◆ FRAGMENTO DEL DOCUMENTO
El primer periodista de la historia conocida se llamó Filípides, un mensajero griego que corrió desde Maratón a Atenas para anunciar la victoria de su ejército frente a los persas en el año 490 antes de Cristo, a donde llegó agotado después de correr 40 kilómetros y, sin entrar en más detalles, dio la noticia diciendo: (“hemos derrotado a los persas”).

En aquella época no existían los contertulios para discutir entre ellos algo que no habían visto y poder echarle la culpa a alguien, pero existían los gerontes que eran los viejos reunidos en el Consejo de ancianos para aportar alguna reflexión que les pidieran los gobernantes.

Veintiséis siglos después las cosas han cambiado y lo que cuente Filípides, como testigo de la batalla no tiene ninguna importancia porque los hechos cada vez resultan más incómodos al poder y por eso necesitan la voz vendida de gente joven y muy madura que no informan porque solo opinan al servicio de quienes les permiten continuar suplantado al corredor de la batalla de Maratón.

Algunos países que se dicen democráticos porque en ellos se hacen elecciones libres y con garantías, están siendo gobernados con modos autoritarios, desprecio a la división de poderes y eludiendo sus obligaciones de transparencia, gracias a la debilidad de la oposición y a la complicidad activa de los han decidido que en periodismo lo importante no son los hechos sino la opinión de los que nunca estuvieron en la batalla de Maratón.

Hay que reivindicar, y yo lo hago, la honestidad profesional de los reporteros de guerra que manchan sus botas del polvo de la tierra y de la sangre de los que caen; el rigor de los periodistas de investigación, que antes de publicar una información dedican tiempo y rigor a comprobar por varias fuentes fiables si es cierta.

Admiro a los periodistas especializados en distintas áreas, que se esfuerzan en ser rigurosos y honestos, porque no quieren que les confundan con los y las especializados en calentar un asiento en un programa de televisión que atufa frivolidad y desprecio a la verdad contrastada.

Vuelve a estar de actualidad la frase de Groucho Marx que decía : «Mis padres estan orgullosos de que sea pianista en un burdel. Se llevarían un disgusto  si supieran que soy periodista”.

◆ EN QUÉ CONSISTE
Por favor, reproduce palabra por palabra el pasaje del texto sobre el periodismo que comienza con "Admiro a los" y acaba con "la verdad contrastada.".

(Entradas tomadas de una colección)
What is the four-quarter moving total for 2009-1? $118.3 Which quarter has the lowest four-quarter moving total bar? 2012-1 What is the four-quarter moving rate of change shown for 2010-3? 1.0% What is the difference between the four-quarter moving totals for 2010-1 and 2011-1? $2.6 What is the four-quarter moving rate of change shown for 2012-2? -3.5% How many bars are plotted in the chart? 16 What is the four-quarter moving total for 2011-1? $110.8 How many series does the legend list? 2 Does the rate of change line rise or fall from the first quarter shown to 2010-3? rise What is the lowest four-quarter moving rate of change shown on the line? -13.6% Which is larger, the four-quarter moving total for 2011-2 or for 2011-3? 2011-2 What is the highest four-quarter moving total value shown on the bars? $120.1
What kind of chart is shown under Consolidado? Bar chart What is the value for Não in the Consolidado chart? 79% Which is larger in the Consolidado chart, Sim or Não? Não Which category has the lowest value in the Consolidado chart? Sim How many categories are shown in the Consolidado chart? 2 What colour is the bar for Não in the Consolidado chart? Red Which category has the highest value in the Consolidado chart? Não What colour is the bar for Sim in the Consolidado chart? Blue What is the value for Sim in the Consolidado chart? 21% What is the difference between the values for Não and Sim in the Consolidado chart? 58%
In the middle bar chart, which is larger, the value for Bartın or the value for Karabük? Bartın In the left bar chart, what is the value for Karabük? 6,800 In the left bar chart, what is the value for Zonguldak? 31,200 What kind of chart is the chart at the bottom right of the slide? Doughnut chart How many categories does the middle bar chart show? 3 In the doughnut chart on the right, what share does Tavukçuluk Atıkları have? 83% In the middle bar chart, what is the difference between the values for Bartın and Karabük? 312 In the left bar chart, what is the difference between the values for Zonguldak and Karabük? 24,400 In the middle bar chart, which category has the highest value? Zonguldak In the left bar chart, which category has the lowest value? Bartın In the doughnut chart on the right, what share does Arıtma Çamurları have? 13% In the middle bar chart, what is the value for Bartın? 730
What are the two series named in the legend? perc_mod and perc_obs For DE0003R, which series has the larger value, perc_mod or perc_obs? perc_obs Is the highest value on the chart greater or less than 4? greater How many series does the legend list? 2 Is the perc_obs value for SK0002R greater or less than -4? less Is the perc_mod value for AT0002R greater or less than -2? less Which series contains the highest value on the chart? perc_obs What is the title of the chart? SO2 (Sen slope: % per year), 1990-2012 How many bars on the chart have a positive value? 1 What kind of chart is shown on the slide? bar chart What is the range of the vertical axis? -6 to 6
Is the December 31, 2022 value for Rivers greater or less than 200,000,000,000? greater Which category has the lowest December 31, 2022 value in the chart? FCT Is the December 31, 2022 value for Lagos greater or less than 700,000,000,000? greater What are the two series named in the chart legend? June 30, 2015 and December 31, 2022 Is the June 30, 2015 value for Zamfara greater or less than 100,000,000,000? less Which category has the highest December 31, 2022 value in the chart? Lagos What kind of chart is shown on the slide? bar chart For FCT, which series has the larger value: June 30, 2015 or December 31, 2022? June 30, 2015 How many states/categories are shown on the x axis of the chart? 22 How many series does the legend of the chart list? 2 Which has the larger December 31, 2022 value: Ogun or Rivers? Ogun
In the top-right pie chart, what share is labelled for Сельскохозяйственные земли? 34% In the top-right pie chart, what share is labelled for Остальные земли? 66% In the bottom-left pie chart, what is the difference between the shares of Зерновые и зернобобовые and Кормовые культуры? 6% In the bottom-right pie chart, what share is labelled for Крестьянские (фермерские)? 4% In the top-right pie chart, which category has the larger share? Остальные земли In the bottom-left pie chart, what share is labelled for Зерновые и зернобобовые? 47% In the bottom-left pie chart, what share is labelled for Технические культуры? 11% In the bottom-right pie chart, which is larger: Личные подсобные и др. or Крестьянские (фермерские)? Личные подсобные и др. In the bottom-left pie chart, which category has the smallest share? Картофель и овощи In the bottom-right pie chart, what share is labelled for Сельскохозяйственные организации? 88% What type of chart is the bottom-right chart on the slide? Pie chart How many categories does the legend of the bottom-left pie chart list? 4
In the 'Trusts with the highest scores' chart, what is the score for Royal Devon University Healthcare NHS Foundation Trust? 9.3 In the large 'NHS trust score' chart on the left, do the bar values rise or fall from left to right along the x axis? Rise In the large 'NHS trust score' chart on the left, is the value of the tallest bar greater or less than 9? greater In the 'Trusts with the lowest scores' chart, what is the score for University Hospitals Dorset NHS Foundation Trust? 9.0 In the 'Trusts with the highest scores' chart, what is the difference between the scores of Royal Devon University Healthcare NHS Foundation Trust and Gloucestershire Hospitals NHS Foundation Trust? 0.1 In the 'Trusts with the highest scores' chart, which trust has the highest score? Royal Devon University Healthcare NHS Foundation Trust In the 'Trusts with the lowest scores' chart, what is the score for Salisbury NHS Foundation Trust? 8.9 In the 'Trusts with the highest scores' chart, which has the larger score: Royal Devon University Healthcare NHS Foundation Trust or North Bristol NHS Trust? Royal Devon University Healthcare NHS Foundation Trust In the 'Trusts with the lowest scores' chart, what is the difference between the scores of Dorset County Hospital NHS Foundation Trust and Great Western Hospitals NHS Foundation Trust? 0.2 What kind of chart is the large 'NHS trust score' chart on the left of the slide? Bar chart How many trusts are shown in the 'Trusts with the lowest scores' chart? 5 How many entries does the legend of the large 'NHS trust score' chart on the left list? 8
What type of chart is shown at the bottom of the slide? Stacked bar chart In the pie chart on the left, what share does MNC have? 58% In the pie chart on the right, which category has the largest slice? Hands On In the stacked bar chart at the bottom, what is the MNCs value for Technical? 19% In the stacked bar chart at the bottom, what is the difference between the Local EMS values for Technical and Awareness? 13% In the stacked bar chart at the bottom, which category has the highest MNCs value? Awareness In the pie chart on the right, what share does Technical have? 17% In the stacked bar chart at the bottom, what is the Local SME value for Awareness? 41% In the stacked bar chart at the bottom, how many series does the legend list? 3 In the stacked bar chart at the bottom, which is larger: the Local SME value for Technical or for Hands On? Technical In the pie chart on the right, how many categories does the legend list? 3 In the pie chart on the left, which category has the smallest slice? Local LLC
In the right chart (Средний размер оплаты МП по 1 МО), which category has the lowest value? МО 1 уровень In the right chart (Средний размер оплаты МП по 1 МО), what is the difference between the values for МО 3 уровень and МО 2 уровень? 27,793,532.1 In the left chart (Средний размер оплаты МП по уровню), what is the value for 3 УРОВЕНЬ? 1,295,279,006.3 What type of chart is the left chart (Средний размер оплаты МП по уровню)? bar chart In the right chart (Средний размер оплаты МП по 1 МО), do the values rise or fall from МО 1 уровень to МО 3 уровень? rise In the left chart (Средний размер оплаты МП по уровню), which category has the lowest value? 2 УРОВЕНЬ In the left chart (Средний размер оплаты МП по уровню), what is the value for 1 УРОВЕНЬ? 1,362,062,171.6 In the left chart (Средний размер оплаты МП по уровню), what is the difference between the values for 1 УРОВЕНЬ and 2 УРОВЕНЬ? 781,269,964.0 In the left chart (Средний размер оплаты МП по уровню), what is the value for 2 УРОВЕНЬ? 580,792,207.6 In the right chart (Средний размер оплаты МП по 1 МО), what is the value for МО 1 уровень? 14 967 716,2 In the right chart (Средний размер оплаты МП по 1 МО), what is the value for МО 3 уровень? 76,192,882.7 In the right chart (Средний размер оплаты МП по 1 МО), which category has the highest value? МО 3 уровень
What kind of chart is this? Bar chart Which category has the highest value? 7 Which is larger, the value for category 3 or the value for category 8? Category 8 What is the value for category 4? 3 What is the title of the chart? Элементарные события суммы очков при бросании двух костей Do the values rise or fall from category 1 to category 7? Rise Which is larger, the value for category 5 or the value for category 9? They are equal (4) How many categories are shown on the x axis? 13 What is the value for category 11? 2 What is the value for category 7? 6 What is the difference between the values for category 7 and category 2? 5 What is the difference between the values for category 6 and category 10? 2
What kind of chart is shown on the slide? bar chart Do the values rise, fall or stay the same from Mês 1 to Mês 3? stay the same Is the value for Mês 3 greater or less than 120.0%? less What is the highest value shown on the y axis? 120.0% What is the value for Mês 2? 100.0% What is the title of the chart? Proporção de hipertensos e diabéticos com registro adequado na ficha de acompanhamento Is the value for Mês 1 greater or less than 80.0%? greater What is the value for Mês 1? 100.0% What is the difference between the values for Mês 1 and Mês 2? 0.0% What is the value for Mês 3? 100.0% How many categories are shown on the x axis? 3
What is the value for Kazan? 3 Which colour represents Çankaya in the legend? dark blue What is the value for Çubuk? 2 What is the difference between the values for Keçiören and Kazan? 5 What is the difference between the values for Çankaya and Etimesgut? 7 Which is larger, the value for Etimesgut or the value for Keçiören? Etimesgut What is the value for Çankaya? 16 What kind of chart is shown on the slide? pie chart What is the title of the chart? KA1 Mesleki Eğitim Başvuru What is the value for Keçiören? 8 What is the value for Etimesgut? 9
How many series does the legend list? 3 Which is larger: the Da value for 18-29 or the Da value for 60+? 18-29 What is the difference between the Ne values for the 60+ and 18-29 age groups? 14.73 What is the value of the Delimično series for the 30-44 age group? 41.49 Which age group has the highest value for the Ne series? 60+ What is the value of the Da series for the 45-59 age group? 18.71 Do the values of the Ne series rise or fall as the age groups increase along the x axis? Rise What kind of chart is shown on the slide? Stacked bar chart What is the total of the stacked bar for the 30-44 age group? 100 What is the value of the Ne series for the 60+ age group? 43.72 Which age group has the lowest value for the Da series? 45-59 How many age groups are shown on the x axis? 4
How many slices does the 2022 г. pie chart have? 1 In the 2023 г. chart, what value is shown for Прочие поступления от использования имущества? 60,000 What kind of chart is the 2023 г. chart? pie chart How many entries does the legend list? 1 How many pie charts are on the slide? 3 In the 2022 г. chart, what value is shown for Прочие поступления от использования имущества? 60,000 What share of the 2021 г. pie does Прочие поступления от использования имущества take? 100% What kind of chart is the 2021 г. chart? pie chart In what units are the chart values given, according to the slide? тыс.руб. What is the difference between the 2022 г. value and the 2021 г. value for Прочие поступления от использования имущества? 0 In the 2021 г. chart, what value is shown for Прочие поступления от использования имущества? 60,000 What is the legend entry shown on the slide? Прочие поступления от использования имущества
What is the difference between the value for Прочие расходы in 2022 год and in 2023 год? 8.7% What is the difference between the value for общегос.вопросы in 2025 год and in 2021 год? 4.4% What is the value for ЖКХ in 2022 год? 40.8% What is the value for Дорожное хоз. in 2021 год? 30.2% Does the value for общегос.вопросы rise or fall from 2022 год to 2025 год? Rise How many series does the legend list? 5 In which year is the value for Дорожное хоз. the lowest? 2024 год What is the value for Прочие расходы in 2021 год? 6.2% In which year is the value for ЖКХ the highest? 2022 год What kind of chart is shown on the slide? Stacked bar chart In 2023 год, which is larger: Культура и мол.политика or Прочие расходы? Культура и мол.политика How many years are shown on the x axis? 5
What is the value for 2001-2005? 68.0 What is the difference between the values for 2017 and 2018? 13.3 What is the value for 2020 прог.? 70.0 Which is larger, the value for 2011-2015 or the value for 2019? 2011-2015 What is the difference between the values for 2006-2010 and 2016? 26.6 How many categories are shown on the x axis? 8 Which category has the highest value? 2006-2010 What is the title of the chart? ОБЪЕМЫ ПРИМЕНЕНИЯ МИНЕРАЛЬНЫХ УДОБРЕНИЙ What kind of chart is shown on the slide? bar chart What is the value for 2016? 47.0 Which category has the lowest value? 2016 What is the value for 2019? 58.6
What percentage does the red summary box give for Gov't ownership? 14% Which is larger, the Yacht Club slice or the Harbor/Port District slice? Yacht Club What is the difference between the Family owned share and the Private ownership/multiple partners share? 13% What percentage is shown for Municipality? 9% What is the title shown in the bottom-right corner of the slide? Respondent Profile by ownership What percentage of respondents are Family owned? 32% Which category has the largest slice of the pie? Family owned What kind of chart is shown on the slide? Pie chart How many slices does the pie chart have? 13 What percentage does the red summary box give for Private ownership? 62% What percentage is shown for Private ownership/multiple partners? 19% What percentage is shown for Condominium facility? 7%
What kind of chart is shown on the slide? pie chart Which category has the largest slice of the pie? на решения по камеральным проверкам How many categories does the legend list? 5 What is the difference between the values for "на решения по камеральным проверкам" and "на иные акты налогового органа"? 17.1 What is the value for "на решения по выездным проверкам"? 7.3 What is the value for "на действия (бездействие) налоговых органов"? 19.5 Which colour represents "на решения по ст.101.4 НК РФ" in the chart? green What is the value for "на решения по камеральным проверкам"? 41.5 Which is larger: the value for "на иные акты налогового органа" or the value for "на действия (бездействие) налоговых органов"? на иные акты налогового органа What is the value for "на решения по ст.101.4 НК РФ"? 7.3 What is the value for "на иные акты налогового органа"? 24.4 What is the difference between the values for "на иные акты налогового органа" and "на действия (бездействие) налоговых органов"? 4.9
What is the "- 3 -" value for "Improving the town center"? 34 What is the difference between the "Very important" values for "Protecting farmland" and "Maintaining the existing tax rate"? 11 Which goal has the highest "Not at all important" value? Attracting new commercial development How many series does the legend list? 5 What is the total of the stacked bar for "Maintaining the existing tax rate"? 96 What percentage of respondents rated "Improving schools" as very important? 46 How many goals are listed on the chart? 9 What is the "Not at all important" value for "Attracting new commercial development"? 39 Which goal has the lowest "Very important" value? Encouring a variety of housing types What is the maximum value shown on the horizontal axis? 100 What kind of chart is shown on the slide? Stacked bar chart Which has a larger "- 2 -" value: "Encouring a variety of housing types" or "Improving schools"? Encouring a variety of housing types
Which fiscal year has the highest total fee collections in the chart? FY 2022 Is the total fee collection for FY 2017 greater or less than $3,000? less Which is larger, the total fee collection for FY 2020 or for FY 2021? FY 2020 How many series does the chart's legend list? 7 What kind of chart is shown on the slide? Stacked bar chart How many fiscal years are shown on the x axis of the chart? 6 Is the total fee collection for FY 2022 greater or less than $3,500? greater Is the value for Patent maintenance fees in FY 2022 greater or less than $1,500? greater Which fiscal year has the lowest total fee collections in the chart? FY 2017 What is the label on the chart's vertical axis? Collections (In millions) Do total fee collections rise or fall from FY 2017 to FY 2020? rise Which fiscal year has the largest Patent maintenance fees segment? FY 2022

◆ TU RESPUESTA
Admiro a los periodistas especializados en distintas áreas, que se esfuerzan en ser rigurosos y honestos, porque no quieren que les confundan con los y las especializados en calentar un asiento en un programa de televisión que atufa frivolidad y desprecio a la verdad contrastada.